La qualification de la France insoumise comme mouvement d’extrême gauche par l’exécutif a suscité une réponse ferme de ses principaux représentants. Manuel Bompard, coordinateur du parti, a vivement contesté cette classification, estimant qu’il ne revenait pas au chef de l’État de définir le positionnement de ses opposants. Il a assimilé cette démarche à une méthode consistant à disqualifier toute divergence, évoquant une pratique qu’il juge comparable à celle de l’ancien président américain Donald Trump.

De son côté, Éric Coquerel, président de la commission des Finances de l’Assemblée nationale, a qualifié ces propos d’inqualifiables. Il y voit une tentative de discréditer le mouvement en l’associant à l’antisémitisme, en raison de ses prises de position critiques à l’égard de la politique du gouvernement israélien.
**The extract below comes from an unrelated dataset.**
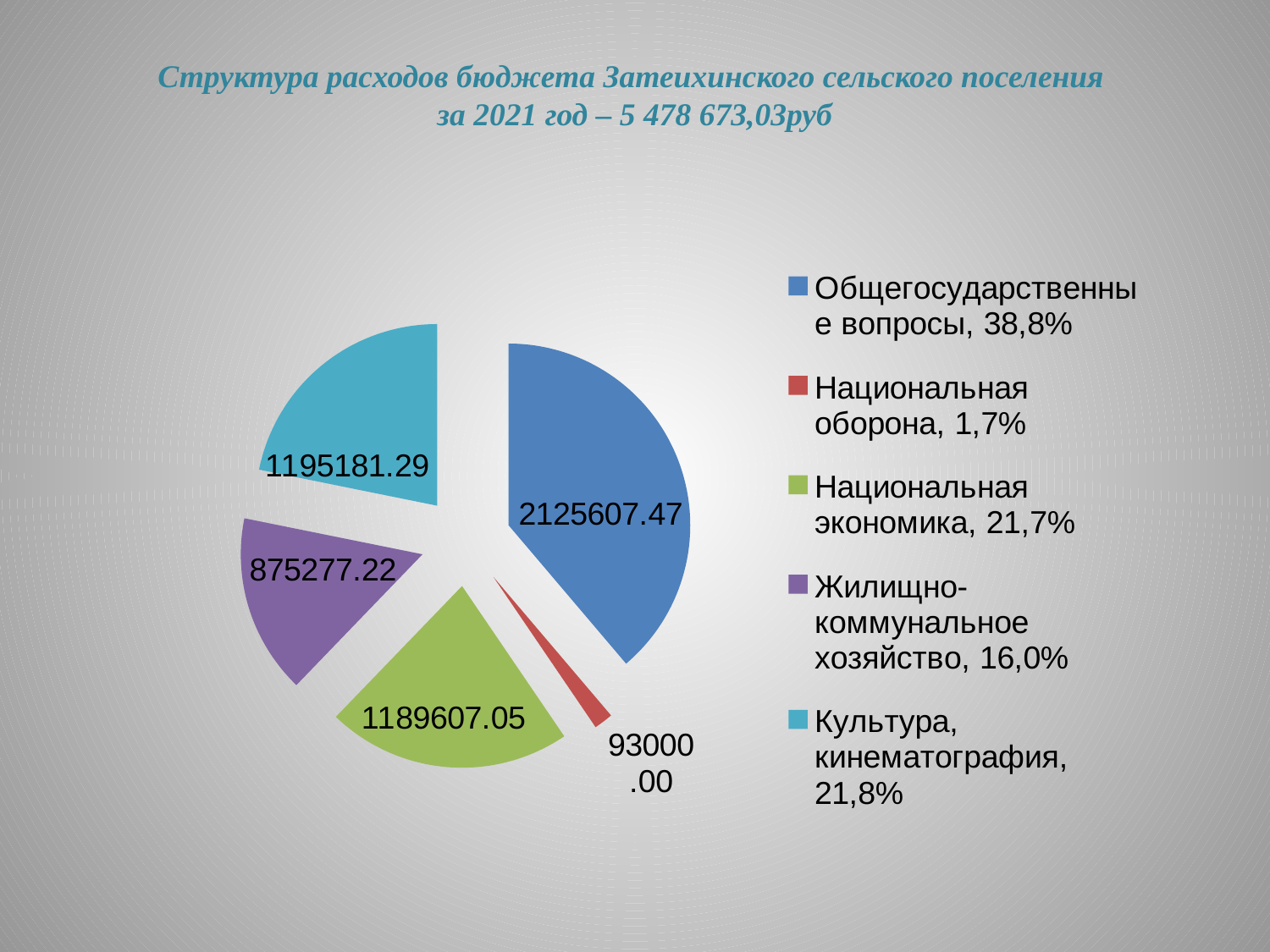
What is the value shown for Национальная оборона? 93000.00 Which is larger: the value for Жилищно-коммунальное хозяйство or the value for Культура, кинематография? Культура, кинематография Which category has the largest slice of the pie? Общегосударственные вопросы Which category has the smallest slice of the pie? Национальная оборона What total budget expenditure amount is stated in the chart title for 2021? 5 478 673,03руб What is the value shown for Жилищно-коммунальное хозяйство? 875277.22 What type of chart is shown on the slide? pie chart What share of the pie does Национальная экономика represent, according to the legend? 21,7% What is the value shown for Общегосударственные вопросы? 2125607.47 How many slices does the pie chart have? 5 What is the difference between the values for Общегосударственные вопросы and Жилищно-коммунальное хозяйство? 1250330.25 What is the value shown for Культура, кинематография? 1195181.29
Pour lui, l’emploi du terme extrême gauche relève d’une stratégie visant à diaboliser la gauche radicale, servant d’épouvantail plutôt que d’une description objective.

Cette polémique lexicale intervient dans un contexte où le ministère de l’Intérieur a récemment intégré la formation de Jean-Luc Mélenchon dans cette catégorie, un classement que le président de la République a ensuite endossé. Les réactions des deux élus insoumis soulignent la sensibilité et les enjeux politiques qui entourent l’étiquetage des partis, perçu comme un instrument de combat politique autant qu’un simple exercice de cartographie idéologique.